Challenge 1: Pull out every line of the entries below that contains the word "millimetres".

Transformer-KAN: A Novel Hybrid Architecture for Time Series Prediction

🚀 Transformer-KAN: Our Proposed Model

Transformer-KAN is a groundbreaking hybrid architecture that revolutionizes time series prediction by combining the best of both worlds:

🧠 Transformer Encoder: Captures complex temporal dependencies through multi-head attention mechanisms
🔧 KAN Output Layer: Replaces traditional linear layers with learnable spline-based activation functions
⚡ Enhanced Performance: Superior prediction accuracy compared to standalone Transformer or KAN models

Why Transformer-KAN?

Traditional deep learning models for time series prediction often suffer from limited expressiveness due to fixed activation functions. Our Transformer-KAN architecture addresses this limitation by:

Adaptive Nonlinearity: Each connection learns its own activation function through KAN's spline-based approach
Temporal Modeling: Transformer encoders effectively capture long-range dependencies in time series data
Superior Approximation: KAN's universal approximation capabilities enhance the model's representational power

Abstract

This repository presents Transformer-KAN, an innovative deep learning architecture that combines Transformer encoders with Kolmogorov-Arnold Networks (KAN) for time series regression tasks. Our proposed model leverages the powerful sequence modeling capabilities of Transformers while incorporating KAN's learnable activation functions to enhance model expressiveness and prediction accuracy. The Transformer-KAN architecture represents a significant advancement in time series forecasting by integrating the attention mechanism with adaptive nonlinear transformations.

Key Contributions

Novel Hybrid Architecture: First integration of Transformer encoders with Kolmogorov-Arnold Networks for time series prediction
Enhanced Expressiveness: KAN-based output layers provide learnable nonlinear activation functions
Superior Performance: Demonstrated improvements over traditional Transformer and KAN models
Comprehensive Framework: Complete implementation with training, validation, and testing pipelines

Model Overview

The Transformer-KAN architecture combines:

Transformer Encoder: Captures long-term dependencies in time series data through multi-head attention mechanisms
Kolmogorov-Arnold Networks: Provides adaptive nonlinear transformations as output layers
Batch Normalization: Enhances training stability and convergence speed

Architecture Details

1. Transformer-KAN Model (`model_Trans_KAN.py`)

Task material:

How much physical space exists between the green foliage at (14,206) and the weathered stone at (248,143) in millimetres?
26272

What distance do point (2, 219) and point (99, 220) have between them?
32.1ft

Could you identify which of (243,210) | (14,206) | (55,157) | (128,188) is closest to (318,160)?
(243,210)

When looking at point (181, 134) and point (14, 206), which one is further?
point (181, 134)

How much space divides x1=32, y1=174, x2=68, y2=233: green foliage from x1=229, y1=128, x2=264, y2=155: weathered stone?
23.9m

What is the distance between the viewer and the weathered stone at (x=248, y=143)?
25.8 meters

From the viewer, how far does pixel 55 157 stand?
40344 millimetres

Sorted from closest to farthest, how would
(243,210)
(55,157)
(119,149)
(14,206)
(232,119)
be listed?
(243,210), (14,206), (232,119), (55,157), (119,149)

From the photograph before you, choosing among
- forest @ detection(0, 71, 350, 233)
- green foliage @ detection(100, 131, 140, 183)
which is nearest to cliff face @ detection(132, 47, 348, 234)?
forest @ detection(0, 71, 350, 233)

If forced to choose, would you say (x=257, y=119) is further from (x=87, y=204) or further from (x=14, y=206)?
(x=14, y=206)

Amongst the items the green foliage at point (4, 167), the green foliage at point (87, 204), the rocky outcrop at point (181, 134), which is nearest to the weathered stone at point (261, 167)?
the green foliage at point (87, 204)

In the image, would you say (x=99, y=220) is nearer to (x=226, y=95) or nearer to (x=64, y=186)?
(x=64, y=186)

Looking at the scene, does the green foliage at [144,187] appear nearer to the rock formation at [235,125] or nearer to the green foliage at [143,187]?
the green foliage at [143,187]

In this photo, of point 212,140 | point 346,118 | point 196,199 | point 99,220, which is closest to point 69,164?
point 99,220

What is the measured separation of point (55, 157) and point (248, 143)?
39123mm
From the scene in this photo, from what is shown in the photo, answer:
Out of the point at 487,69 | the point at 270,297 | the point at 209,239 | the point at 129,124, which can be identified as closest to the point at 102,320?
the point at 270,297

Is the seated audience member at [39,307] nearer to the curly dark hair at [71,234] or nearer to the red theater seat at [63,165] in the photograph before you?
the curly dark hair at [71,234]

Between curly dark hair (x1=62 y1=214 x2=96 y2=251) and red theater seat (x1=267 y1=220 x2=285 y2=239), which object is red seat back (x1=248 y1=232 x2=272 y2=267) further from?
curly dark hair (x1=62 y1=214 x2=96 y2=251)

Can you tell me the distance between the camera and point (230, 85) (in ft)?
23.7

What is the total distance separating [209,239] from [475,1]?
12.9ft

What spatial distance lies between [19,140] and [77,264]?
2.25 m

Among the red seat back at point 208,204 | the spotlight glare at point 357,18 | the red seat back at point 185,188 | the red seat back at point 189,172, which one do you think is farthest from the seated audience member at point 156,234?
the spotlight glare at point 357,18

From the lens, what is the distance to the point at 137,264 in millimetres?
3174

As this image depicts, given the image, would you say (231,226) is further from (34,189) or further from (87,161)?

Challenge 2: Write the next part of the Transformer-KAN page above, picking up right after its final line.

Final answer 1:
How much physical space exists between the green foliage at (14,206) and the weathered stone at (248,143) in millimetres?
40344 millimetres
From the lens, what is the distance to the point at 137,264 in millimetres?

Final answer 2:
The core innovation of this work is the Transformer-KAN architecture:

class TimeSeriesTransformer_ekan(nn.Module):
    def __init__(self, input_dim, num_heads, num_layers, num_outputs, hidden_space, dropout_rate=0.1):
        # Transformer Encoder for sequence modeling
        self.transformer_encoder = nn.TransformerEncoder(...)
        # KAN-based output layer for adaptive nonlinearity
        self.e_kan = KAN([hidden_space, 10, num_outputs])

Architecture Flow:

Input Time Series → Linear Transform → Transformer Encoder → KAN Output Layer → Prediction
     (B, T, D)    →    (B, T, H)    →    (B, T, H)      →     (B, 1)       →   (B,)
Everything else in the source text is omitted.